We all consider certain things and ideas to be a given. The sun rises and sets, there are 60 minutes in an hour, and death is inevitable are all...

We all consider certain things and ideas to be a given. The sun rises and sets, there are 60 minutes in an hour, and death is inevitable are all examples of a known or established facts. As we grow up and experience life we develop our perspectives around what we consider to be givens. For example, “the sun rises and sets” we know that it is day time and can even predict the time of day based on the position of the sun. From sundials to digital clocks this is the the original foundation of measuring time. The crazy thing about this given and many other givens is that it is not always a given. In the most northern town in Alaska the sun isn’t seen for 67 days in the winter and 80 days of straight sunlight in the summer. Actually, the sun doesn’t rise or set at all. According to science the Earth revolves around the sun and only appears to rise and set from our perspective. What I am trying to convey here is that even what we may consider the most basic given can be subjective, based on perspective, and may even be wrong. Here are 5 ways we are hurt by what we think we know:

1. You cannot fill a cup that is already full
When it comes to gaining new information feeling as if we are already in the know can be one of our biggest barriers to overcome. When we presume we know certain things we often overlook or dismiss new takes on the subject and often adopt self-righteous attitudes towards those who question or explore new perspectives. This is how we come to laugh at conspiracy theories and theorist only to later find in some cases they were right to open their minds or “empty their cup”.


2. Easily controllable – Most of what are considered to be established facts are common knowledge. We as a people turn certain ideas into sayings and traditions that are wide spread. These traditions based on history, religion, & our relationships with each other are fused into our culture. This not only makes us predictable in certain areas, but easily manipulated. Knowledge is power not only by gaining it, but controlling it. If your enemy knows everything you know they can easily defeat you right? Right. What if they taught you everything you know?


3. No independent thoughts – Givens are known by the masses this is often how they become givens. When you hear people say things like “Everybody knows that” or begin a sentence with “They say..” you can assume that these ideas are expected to be well known and widely accepted.
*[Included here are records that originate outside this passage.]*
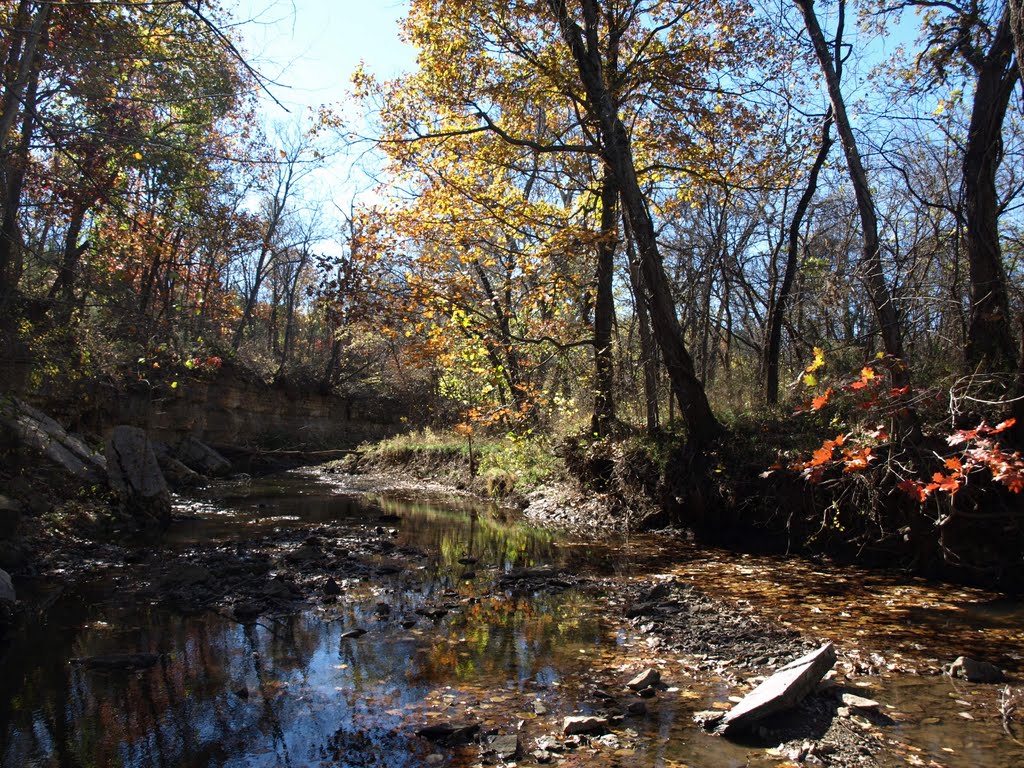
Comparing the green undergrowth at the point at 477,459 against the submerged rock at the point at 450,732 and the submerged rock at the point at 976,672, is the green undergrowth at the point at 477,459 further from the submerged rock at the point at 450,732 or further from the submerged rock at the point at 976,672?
the submerged rock at the point at 450,732

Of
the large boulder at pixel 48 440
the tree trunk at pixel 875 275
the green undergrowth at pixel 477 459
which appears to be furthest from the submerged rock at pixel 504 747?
the green undergrowth at pixel 477 459

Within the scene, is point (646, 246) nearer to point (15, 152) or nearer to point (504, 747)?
point (504, 747)

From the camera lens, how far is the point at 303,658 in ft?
17.1

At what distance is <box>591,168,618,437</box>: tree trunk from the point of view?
1345 centimetres

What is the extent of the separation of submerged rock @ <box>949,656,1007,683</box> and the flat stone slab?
96 centimetres

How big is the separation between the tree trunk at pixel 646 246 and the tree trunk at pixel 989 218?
383cm

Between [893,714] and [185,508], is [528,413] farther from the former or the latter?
[893,714]

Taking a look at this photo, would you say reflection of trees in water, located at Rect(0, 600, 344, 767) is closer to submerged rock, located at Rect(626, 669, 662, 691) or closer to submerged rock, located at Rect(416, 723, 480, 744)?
submerged rock, located at Rect(416, 723, 480, 744)

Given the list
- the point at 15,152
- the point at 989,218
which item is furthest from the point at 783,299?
the point at 15,152

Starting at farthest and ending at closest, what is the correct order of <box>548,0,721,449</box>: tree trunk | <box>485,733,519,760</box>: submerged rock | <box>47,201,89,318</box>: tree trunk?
1. <box>548,0,721,449</box>: tree trunk
2. <box>47,201,89,318</box>: tree trunk
3. <box>485,733,519,760</box>: submerged rock

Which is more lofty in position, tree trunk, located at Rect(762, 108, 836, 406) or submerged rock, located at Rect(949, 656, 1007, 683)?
tree trunk, located at Rect(762, 108, 836, 406)

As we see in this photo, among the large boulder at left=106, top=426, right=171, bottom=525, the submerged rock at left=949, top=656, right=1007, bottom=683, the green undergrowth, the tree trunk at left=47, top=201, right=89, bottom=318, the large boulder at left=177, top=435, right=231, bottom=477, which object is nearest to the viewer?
the submerged rock at left=949, top=656, right=1007, bottom=683

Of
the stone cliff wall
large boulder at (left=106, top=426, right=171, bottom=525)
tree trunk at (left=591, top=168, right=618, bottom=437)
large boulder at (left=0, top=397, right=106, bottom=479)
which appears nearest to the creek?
large boulder at (left=106, top=426, right=171, bottom=525)

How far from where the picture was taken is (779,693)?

The problem here is that the masses isn’t the best place to go for knowledge or intelligence. Being a widely accepted idea does nothing to verify it’s substance, morality, or validity. Slavery was well known and widely accepted by the masses does that mean it was right? When you don’t question things that you assume to be true based on hearsay or common knowledge you can almost guarantee that most of your thoughts surrounding these topics aren’t your own.


4. Doing things without question – We do and say so many things out of habit or tradition that we don’t even know the origins of. For instance when we celebrate birthday’s we put candles on a cake light them and make a wish. This is common practice and a given in most of our homes, but I’m sure no one regularly relates this practice to witchcraft although this is exactly where it comes from. I don’t personally see this as a bad thing, but it is an example of how we just accept things without question. Many of us tend to take what we are told as givens without questioning the ideas or the sources. We repeat harmful things like “Boys will be boys”, to excuse awful behavior from males & “stop crying before I give you something to cry about” dismissing a child’s feelings out of pure habit. I’m not saying that all or even most of what we do habitually is wrong or bad what I’m saying is we should take the time out to make sure that they aren’t.


5. We pass it on as law – Everything we think we know we pass on to our children. Our kids adopt our perspectives and take on our givens early in life because they really don’t have a choice. Religion, education, social ideals, and constructs all start in the home and community. The same way that the givens we adopt impact us they will also impact our children. Generation after generation we pass on the good and bad. I think it’s time to start passing down the ambition and drive to create our own givens and find our individual truths by seeking and analyzing what we think we know.